Et les souris, tu le sais comme moi, c’est parfois plus dangereux que les mâles.
Il freina brusquement, histoire de pas écraser un vélo-taxi qui venait juste de déboucher d’une rue adjacente.
— Alors, on part à la bagarre ? fit-il lorsque la route fut de nouveau libre.
— J’en ai peur, répondis-je.
Bams vira sur l’aile et on reprit la route que nous avions suivie, une heure avant, avec le chauffeur. Maintenant, c’était encore plus moche. Lorsqu’on était venus, il y avait encore un peu de monde. Il n’était pas tellement tard. Les gens attardés rentraient de leur bureau, ce qui donnait à la ville une certaine animation. Maintenant, rien du tout. De temps en temps à peine si on croisait une patrouille d’agents cyclistes ou des flics résignés, immobiles sous leur pèlerine, dans un paysage de maisons grises et de pluie d’hiver. Parfois, le vent les bousculait, essayait d’arracher leur capuchon.
À part ça, personne. On voyait bien, de loin en loin, une lumière qui filtrait sous des volets. Un mec était en train de se coucher, ou de lire tranquillement, dans un salon tiède. Ou peut-être qu’il essayait de tirer de sa femme une jouissance nouvelle, ou, en tout cas, toujours renouvelée.

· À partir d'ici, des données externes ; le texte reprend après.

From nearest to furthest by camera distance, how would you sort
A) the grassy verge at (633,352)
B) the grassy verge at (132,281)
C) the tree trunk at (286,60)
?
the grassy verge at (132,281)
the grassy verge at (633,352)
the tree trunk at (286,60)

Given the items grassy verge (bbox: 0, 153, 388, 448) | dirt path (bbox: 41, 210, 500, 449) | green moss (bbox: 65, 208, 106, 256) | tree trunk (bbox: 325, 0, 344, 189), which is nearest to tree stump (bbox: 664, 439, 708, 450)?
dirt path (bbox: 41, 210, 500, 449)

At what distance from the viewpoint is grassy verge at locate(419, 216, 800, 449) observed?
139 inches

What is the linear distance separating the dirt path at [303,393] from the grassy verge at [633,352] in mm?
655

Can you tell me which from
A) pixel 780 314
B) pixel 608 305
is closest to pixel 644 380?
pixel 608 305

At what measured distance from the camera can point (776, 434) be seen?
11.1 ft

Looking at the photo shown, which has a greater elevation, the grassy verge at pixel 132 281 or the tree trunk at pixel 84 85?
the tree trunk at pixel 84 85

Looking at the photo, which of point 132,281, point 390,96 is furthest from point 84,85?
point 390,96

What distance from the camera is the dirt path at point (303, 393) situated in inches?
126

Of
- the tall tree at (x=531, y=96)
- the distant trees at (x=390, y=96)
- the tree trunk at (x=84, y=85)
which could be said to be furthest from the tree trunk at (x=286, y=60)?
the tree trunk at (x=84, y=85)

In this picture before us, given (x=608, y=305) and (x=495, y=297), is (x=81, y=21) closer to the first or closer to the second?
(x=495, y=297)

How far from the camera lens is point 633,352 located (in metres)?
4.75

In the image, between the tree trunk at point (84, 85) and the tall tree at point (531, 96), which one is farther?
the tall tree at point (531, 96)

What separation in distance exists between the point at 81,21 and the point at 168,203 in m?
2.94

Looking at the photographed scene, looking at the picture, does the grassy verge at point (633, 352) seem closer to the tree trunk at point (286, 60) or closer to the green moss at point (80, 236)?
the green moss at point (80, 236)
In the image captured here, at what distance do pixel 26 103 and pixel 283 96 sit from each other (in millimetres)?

Et nous, on marchait au baroud.
Dans la poche de mon veston, je sentais la lourdeur familière de mon flingue. À travers le pare-brise, devant moi, je regardais la nuit trouée par les phares jaunes. J’avais les sourcils froncés et je serrais les dents.
Et brusquement je me sentis saisi de colère. Ainsi, toute la vie, ça serait la même histoire ? Je passerais mon existence à jouer à chat-perché avec la mort, à flinguer des mecs d’un côté en attendant qu’eux-mêmes me flinguent.
Bien sûr, je gagnais pas mal de galette. Je sortais le pognon comme je voulais et je pouvais me permettre d’oublier cinquante mille balles, comme je l’avais fait ce soir, sur le buffet de la mère à Jimmy, parce qu’il fallait bien qu’elle croûte, elle aussi. Je savais que le lendemain je pourrai en avoir d’autres. Mais jamais je n’aurai l’existence paisible de ces employés à vingt-cinq sacs par mois. Ils grattaient comme des nègres toute la journée, d’accord, mais le soir ils rentraient dans un petit appartement coquet, ils mettaient les pieds sous la table, et ils se cognaient une bonne soupe servie par les mains de la femme qu’ils aimaient. Ils pouvaient se coucher tranquilles et faire l’amour toute la nuit, si ça leur chantait. Ils ne risquaient pas d’être interrompus dans leurs ébats par les coups dans la porte. Et sans savoir encore qui les donnait, si c’était la Police ou les truands, ce qui n’aurait rien changé à l’histoire, d’ailleurs, car, pour moi, l’un ou l’autre était aussi néfaste.